**Activity**. For every entry, reproduce the wording exactly and omit any image it holds.

Top of Data under study

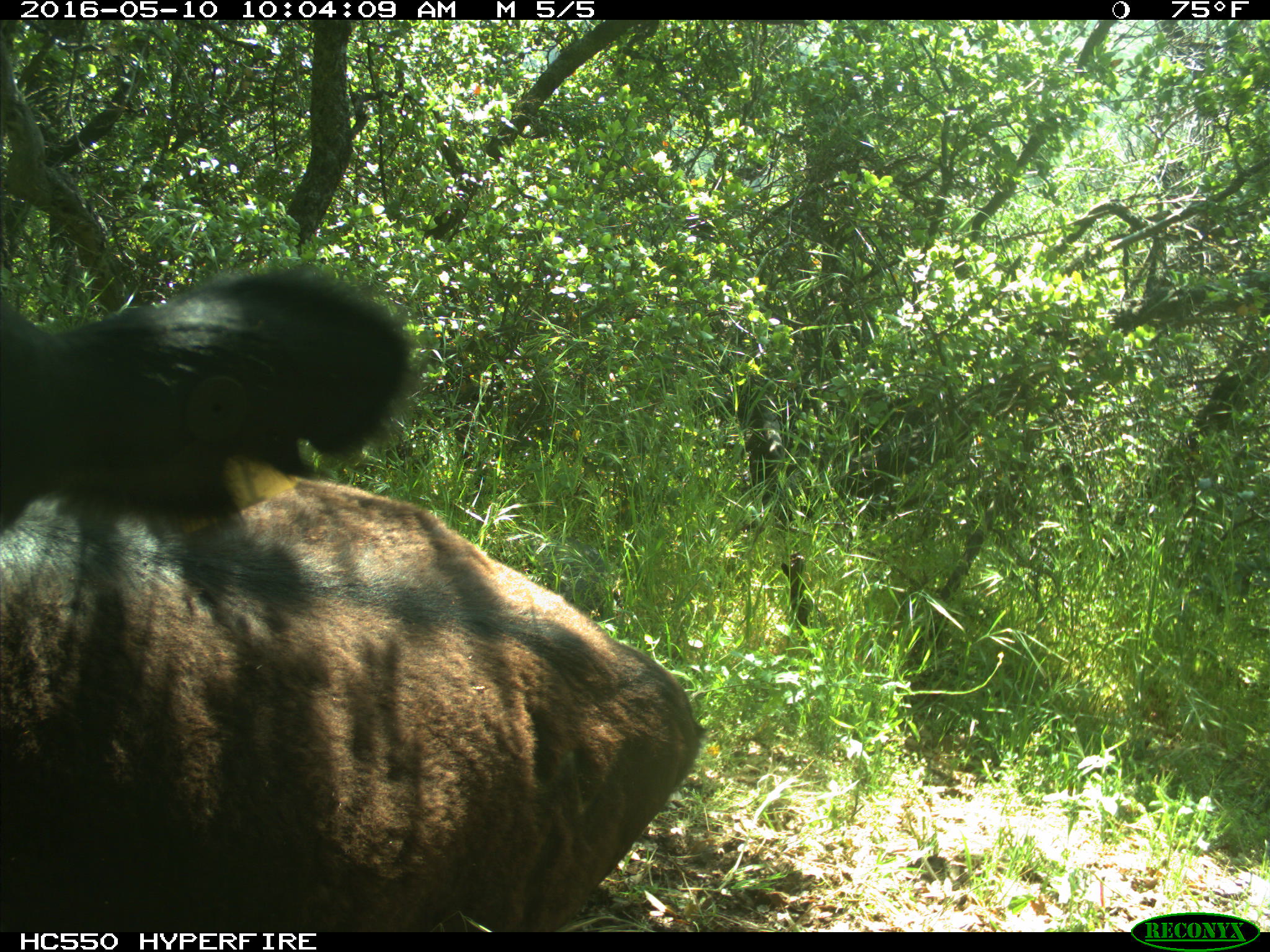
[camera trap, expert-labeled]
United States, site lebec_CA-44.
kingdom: Animalia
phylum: Chordata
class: Mammalia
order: Artiodactyla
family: Bovidae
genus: Bos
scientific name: Bos taurus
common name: domestic cow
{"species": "Bos taurus (domestic cow)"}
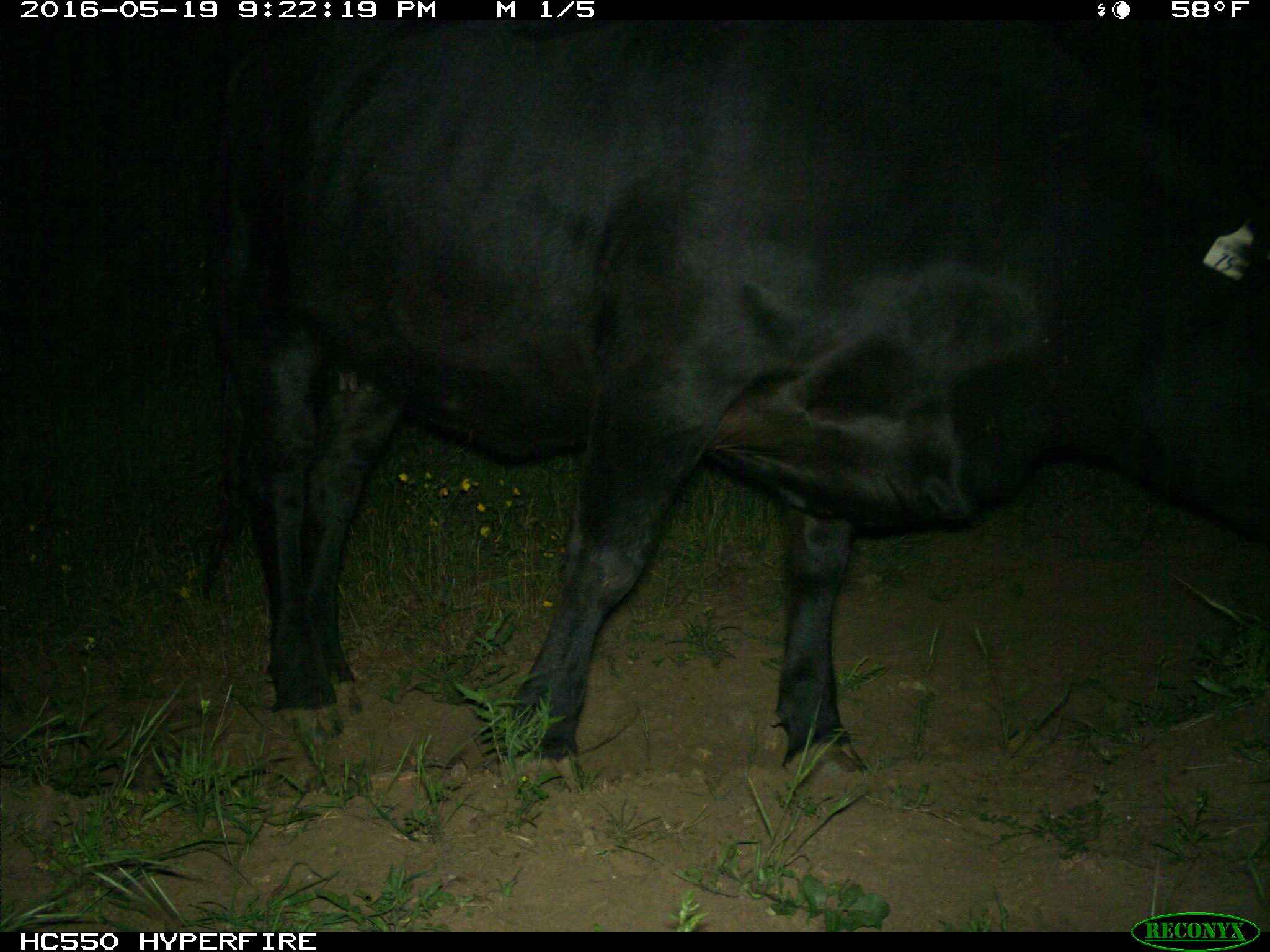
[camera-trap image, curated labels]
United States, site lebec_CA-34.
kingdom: Animalia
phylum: Chordata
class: Mammalia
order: Artiodactyla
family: Bovidae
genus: Bos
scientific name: Bos taurus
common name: domestic cow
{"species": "Bos taurus (domestic cow)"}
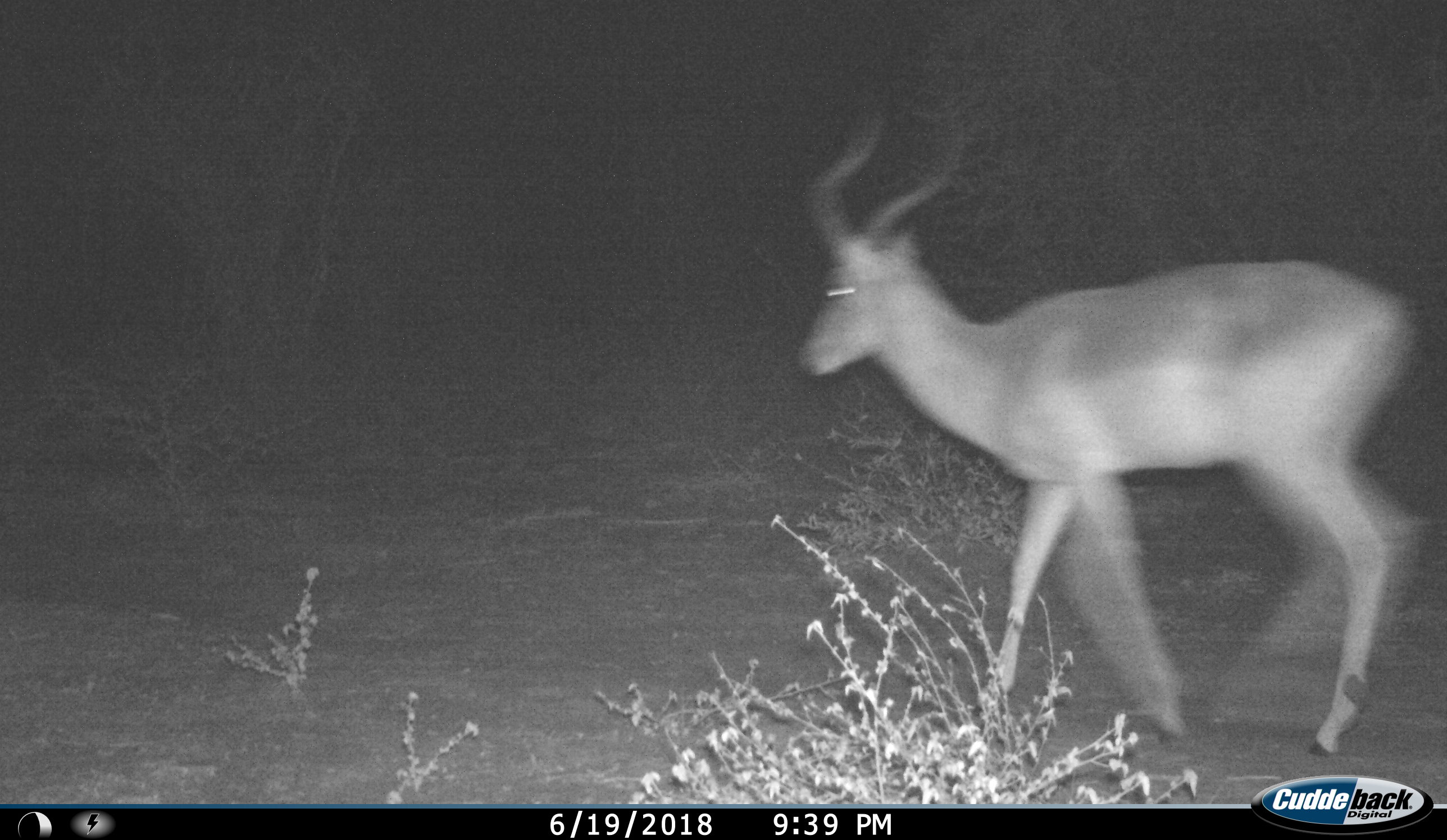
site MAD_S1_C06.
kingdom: Animalia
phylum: Chordata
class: Mammalia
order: Artiodactyla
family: Bovidae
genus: Aepyceros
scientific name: Aepyceros melampus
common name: impala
Impala (Aepyceros melampus), count 1. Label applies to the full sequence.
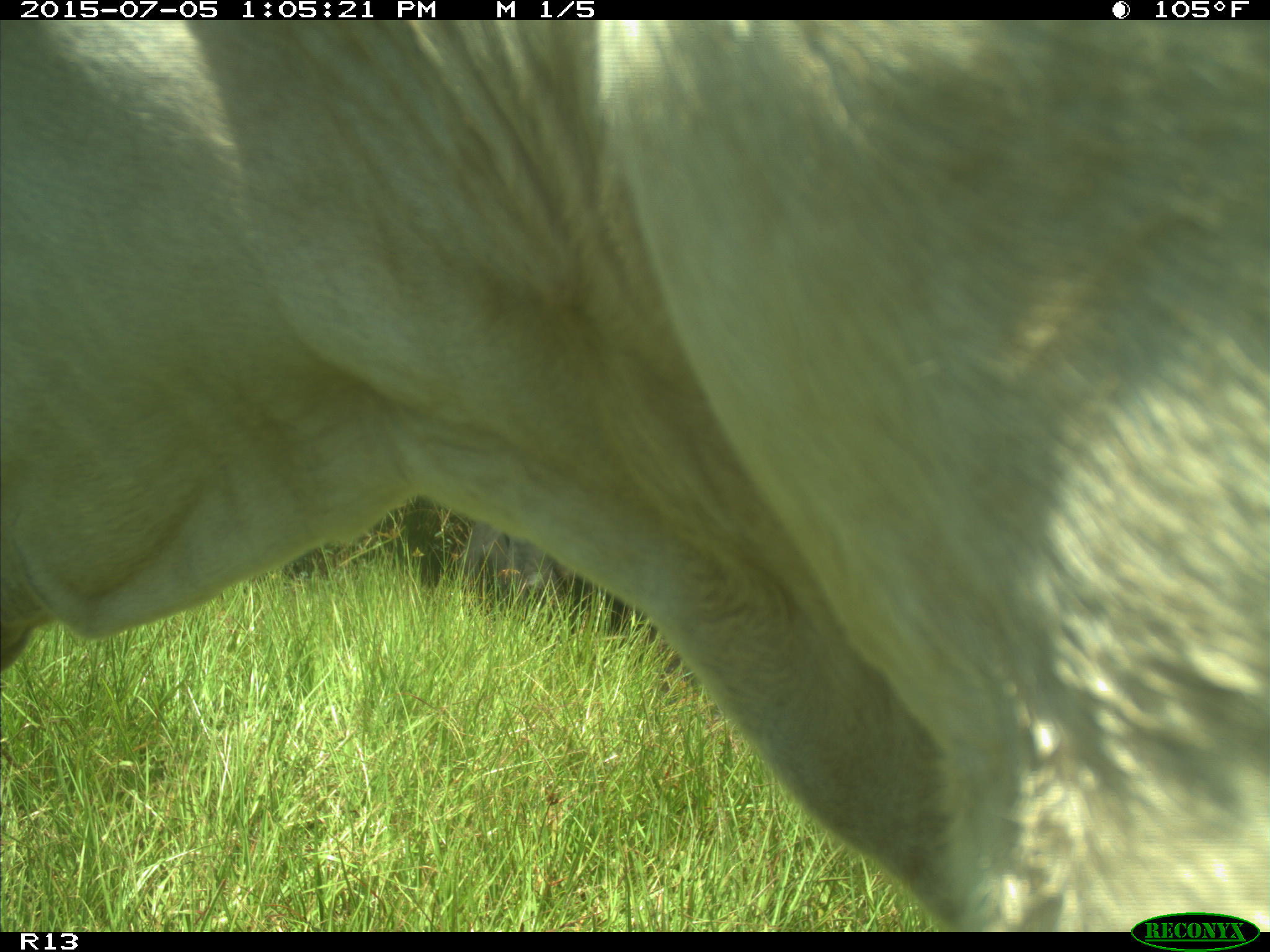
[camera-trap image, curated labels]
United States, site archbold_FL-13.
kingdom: Animalia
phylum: Chordata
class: Mammalia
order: Artiodactyla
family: Bovidae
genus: Bos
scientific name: Bos taurus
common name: domestic cow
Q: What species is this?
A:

Bottom of Data under study

**Answer section**.
[camera trap, expert-labeled]
United States, site lebec_CA-44.
kingdom: Animalia
phylum: Chordata
class: Mammalia
order: Artiodactyla
family: Bovidae
genus: Bos
scientific name: Bos taurus
common name: domestic cow
{"species": "Bos taurus (domestic cow)"}
[camera-trap image, curated labels]
United States, site lebec_CA-34.
kingdom: Animalia
phylum: Chordata
class: Mammalia
order: Artiodactyla
family: Bovidae
genus: Bos
scientific name: Bos taurus
common name: domestic cow
{"species": "Bos taurus (domestic cow)"}
site MAD_S1_C06.
kingdom: Animalia
phylum: Chordata
class: Mammalia
order: Artiodactyla
family: Bovidae
genus: Aepyceros
scientific name: Aepyceros melampus
common name: impala
Impala (Aepyceros melampus), count 1. Label applies to the full sequence.
[camera-trap image, curated labels]
United States, site archbold_FL-13.
kingdom: Animalia
phylum: Chordata
class: Mammalia
order: Artiodactyla
family: Bovidae
genus: Bos
scientific name: Bos taurus
common name: domestic cow
Q: What species is this?
A:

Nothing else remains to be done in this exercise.